You are absolutely right to sound off a further warning shot about the prospects for upland farms and farms on marginal ground in the UK should they have neither subsidy or a ready export market in Europe (The landscape would be the first casualty, 21 February).
This warning has come before, many times, and will no doubt be aired again. It was the topic of an excellent debate at this year’s Oxford Farming Conference, and yes, we must regrettably look further than the economics, and the potential loss of thousands of farm businesses, some of which are already operating on the edge, and the severe social impacts this would bring. We would lose landscape, culture, scenery, wildlife, tradition, and much more. Without doubt all of these are under threat.
Your article forecasts that some farms would be abandoned, some would contract and become more intensive, and support for aspects that many take for granted but which really do matter would disappear.

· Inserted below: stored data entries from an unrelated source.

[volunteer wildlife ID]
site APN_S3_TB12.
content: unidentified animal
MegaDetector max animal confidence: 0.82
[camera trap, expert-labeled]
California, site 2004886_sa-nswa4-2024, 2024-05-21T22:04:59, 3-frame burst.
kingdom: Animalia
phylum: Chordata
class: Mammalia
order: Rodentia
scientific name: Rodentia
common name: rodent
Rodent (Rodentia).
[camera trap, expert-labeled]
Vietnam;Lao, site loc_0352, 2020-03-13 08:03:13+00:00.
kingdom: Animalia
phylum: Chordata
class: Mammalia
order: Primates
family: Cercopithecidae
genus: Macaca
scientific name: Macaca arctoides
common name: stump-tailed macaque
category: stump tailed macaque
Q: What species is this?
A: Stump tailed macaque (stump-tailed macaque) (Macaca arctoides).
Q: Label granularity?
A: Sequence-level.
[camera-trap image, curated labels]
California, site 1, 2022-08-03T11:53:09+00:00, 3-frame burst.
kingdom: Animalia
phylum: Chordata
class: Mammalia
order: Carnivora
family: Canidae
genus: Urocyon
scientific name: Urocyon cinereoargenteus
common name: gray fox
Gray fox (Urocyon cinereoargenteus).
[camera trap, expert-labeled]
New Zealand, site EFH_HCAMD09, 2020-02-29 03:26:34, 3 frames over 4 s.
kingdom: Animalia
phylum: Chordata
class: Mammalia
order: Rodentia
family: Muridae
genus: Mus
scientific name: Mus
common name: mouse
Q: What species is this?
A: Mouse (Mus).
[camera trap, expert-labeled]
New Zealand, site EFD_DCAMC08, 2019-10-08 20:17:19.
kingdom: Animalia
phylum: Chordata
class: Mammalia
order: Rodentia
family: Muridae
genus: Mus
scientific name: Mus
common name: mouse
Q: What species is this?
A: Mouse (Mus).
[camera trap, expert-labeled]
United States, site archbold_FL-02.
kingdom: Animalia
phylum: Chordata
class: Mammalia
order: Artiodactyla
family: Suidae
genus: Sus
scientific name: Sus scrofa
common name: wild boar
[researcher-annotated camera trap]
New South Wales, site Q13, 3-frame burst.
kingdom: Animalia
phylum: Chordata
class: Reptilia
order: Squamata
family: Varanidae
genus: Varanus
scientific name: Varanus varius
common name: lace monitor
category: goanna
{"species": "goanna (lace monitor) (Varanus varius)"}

The Game & Wildlife Conservation Trust in Scotland has set up a hill-edge demonstration farm to dig deeper into how farms such as these can be profitable but at the same time deliver on a number of other fronts, birds and wildlife, landscape, wider natural heritage and so on. What we do know is that subsidy is an essential part of that very delicate balance, and what happens after 2020 when we do not know what will be in the pot, or whether there will be a pot at all, may demand a very different approach.
One thing remains for certain and that is that uncertainty is of no help to anyone trying to keep these traditions - and landscapes - alive.